• [Working data]:
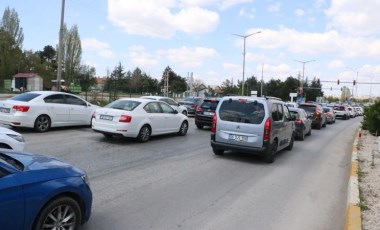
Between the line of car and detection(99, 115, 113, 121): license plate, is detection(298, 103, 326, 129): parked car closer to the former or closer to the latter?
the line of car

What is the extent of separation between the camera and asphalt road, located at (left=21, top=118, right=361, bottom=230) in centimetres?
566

==

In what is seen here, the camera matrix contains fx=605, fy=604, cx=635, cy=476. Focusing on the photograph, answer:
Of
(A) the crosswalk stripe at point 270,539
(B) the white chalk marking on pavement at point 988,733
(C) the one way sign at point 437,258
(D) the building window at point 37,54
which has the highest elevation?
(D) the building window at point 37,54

* * *

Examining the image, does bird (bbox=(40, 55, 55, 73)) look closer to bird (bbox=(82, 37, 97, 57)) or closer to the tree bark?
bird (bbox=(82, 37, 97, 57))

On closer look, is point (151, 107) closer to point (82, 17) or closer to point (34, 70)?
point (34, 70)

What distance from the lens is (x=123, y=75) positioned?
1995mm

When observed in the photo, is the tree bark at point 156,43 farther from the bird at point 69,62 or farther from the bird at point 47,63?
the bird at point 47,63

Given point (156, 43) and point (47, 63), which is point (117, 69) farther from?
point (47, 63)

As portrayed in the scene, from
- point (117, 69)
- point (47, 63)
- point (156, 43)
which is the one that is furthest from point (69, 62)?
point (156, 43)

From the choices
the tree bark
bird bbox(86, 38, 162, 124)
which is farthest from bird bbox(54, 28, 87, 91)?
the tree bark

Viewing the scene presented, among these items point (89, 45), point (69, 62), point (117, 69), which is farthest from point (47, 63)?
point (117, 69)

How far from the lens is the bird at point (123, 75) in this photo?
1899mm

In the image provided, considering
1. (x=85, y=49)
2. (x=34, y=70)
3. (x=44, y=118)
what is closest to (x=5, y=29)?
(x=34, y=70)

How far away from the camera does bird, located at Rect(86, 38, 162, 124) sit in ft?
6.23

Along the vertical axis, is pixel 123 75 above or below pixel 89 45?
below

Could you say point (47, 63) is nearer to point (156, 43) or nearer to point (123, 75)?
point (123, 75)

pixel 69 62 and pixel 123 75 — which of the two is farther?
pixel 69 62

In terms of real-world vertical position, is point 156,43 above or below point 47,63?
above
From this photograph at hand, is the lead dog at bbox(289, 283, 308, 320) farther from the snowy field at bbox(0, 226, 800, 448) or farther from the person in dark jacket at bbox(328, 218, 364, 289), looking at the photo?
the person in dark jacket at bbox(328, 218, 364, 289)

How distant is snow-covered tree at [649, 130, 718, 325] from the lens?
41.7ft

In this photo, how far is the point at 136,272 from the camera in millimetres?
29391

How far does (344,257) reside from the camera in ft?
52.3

• [What you need to do]:
Pull out each line of the entries above that contains the string "scene". Treat uppercase and lowercase as different.

• [Output below]:
As portrayed in the scene, from
Viewing the scene presented, among these items point (89, 45), point (69, 62), point (117, 69), which is farthest from point (47, 63)?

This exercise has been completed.